■ STATED EXERCISE ■
Rewrite the data starting at the line that contains "How much distance divides" and stopping after the line that contains "the ceiling at the point at 250,37 →", swapping "concrete block wall" for "cinder block wall" and leaving everything else untouched.

======== THE INPUT ========

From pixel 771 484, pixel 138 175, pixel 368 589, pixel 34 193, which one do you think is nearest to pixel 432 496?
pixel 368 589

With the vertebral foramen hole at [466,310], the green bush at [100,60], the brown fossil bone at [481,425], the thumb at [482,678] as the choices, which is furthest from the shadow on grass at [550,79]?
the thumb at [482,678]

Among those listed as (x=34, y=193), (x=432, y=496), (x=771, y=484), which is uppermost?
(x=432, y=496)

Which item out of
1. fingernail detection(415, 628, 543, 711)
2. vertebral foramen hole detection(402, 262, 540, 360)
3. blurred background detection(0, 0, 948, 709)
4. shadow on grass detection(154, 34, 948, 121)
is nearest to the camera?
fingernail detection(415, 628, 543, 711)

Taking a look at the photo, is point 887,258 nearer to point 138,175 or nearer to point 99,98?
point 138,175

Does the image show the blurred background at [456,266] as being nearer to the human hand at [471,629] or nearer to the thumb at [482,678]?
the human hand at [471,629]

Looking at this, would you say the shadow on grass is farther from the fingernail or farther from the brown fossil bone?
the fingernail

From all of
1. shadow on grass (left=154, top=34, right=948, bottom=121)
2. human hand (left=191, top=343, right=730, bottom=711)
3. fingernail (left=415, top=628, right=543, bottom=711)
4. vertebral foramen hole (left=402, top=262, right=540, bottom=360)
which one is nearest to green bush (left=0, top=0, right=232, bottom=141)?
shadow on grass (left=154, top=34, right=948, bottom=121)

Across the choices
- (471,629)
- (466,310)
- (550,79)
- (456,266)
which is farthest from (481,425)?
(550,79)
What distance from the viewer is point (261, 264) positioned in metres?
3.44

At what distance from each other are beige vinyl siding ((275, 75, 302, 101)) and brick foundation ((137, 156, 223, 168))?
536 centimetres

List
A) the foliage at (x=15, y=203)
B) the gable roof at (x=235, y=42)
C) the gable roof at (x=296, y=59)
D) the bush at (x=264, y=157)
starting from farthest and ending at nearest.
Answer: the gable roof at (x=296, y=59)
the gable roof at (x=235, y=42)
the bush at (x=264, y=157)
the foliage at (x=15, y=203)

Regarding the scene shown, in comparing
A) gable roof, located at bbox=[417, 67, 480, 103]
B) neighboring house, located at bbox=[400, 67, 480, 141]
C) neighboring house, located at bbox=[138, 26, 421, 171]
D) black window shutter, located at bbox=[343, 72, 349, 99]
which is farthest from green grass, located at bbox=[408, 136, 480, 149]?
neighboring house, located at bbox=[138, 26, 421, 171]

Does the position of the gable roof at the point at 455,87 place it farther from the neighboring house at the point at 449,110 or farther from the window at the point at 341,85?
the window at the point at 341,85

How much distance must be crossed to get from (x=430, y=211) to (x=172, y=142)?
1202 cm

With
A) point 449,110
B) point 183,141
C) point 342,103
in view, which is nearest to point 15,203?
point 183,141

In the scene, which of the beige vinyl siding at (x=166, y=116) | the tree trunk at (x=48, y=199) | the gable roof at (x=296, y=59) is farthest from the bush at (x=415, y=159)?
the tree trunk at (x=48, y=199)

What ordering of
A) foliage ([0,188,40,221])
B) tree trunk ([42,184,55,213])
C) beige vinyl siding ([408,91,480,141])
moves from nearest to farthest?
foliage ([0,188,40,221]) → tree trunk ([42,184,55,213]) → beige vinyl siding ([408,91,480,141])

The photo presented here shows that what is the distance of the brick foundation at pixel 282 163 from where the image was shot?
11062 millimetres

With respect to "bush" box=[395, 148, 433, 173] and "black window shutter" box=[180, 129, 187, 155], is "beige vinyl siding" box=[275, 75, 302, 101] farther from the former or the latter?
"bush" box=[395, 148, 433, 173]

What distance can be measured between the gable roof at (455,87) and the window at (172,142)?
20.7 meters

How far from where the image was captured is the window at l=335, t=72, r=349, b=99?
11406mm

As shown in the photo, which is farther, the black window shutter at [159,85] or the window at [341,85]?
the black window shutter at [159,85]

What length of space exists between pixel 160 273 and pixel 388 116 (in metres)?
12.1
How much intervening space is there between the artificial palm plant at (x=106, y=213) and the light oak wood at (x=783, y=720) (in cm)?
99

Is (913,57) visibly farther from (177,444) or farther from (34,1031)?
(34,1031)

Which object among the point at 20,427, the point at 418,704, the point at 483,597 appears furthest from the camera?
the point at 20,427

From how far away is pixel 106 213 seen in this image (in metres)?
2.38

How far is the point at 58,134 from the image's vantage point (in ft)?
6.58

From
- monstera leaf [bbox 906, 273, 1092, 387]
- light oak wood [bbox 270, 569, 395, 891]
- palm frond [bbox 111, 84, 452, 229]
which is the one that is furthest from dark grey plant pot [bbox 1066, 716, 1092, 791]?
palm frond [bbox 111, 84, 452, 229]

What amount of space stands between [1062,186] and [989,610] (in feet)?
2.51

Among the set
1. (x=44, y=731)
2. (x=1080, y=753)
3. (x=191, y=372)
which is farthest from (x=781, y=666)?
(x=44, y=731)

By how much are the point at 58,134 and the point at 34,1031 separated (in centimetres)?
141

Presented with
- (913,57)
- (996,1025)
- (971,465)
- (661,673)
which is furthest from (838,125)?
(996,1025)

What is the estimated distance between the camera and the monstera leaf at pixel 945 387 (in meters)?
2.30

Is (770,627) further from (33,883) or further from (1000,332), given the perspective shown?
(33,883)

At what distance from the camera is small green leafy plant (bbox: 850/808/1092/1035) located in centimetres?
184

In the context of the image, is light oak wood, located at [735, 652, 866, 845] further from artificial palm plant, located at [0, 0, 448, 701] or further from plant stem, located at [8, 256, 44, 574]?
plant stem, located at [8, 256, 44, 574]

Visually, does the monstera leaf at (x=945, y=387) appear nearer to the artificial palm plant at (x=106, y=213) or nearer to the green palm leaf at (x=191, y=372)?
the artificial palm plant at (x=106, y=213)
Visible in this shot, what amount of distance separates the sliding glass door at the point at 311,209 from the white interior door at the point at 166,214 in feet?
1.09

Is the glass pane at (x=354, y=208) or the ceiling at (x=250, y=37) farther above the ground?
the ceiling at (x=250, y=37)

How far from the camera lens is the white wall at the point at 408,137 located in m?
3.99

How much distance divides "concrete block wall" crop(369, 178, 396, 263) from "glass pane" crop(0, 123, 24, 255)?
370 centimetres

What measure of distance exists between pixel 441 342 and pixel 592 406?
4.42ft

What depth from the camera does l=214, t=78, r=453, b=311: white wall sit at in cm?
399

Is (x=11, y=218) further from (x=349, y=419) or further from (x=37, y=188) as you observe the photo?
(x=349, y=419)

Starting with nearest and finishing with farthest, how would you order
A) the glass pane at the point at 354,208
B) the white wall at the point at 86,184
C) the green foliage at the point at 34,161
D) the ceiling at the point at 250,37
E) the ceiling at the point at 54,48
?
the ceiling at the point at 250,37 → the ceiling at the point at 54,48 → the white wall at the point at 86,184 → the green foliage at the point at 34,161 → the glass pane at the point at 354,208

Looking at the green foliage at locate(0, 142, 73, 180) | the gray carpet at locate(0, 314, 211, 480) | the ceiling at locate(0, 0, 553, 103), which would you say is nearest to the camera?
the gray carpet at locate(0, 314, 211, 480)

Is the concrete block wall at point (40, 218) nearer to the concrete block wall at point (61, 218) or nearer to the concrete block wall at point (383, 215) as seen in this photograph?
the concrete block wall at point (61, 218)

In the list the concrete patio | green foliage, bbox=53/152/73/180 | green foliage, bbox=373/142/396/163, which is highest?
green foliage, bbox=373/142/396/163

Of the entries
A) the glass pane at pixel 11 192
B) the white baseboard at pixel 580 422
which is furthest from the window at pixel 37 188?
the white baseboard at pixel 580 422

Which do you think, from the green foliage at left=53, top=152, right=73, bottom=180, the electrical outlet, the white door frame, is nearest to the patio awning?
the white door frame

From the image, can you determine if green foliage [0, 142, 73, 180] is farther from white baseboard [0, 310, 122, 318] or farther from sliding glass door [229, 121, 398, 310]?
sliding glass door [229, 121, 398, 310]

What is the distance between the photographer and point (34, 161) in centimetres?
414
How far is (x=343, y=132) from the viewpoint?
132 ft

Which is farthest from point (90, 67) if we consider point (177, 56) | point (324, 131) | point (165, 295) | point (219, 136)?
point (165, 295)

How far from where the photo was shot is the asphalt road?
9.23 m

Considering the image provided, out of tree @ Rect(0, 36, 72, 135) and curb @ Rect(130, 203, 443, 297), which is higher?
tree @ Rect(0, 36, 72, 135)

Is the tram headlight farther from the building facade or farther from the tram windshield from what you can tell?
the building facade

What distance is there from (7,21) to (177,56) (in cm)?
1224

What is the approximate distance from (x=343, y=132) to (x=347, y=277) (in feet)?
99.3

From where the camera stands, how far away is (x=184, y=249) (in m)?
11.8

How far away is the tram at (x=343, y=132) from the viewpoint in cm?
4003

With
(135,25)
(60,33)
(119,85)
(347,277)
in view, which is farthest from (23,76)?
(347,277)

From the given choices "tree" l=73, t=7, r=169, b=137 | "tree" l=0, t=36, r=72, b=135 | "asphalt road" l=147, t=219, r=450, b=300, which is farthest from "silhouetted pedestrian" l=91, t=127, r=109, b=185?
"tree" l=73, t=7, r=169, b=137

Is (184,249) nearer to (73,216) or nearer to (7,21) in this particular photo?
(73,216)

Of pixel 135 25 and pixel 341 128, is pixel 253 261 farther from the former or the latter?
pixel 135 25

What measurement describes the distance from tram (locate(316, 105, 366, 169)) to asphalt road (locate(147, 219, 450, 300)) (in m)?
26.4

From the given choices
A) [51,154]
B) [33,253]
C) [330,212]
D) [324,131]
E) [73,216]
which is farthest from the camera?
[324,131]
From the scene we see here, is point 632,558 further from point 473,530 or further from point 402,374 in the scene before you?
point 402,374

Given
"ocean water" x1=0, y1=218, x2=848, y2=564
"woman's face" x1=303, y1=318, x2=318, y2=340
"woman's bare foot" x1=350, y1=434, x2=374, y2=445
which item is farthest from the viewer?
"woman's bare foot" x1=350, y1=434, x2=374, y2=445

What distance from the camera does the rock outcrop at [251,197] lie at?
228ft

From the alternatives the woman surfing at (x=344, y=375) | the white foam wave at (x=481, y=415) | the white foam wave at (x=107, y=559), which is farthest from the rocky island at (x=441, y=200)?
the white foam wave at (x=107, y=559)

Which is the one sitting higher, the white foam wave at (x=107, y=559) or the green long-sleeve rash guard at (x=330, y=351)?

========

■ EXERCISE SOLUTION ■
How much distance divides "cinder block wall" crop(369, 178, 396, 263) from "glass pane" crop(0, 123, 24, 255)?
370 centimetres

What measure of distance exists between pixel 441 342 and pixel 592 406?
4.42ft

What depth from the camera does l=214, t=78, r=453, b=311: white wall sit at in cm?
399

Is (x=11, y=218) further from (x=349, y=419) or further from (x=37, y=188) as you observe the photo?
(x=349, y=419)

Starting with nearest and finishing with farthest, how would you order
A) the glass pane at the point at 354,208
B) the white wall at the point at 86,184
C) the green foliage at the point at 34,161
D) the ceiling at the point at 250,37
E) the ceiling at the point at 54,48
?
the ceiling at the point at 250,37 → the ceiling at the point at 54,48 → the white wall at the point at 86,184 → the green foliage at the point at 34,161 → the glass pane at the point at 354,208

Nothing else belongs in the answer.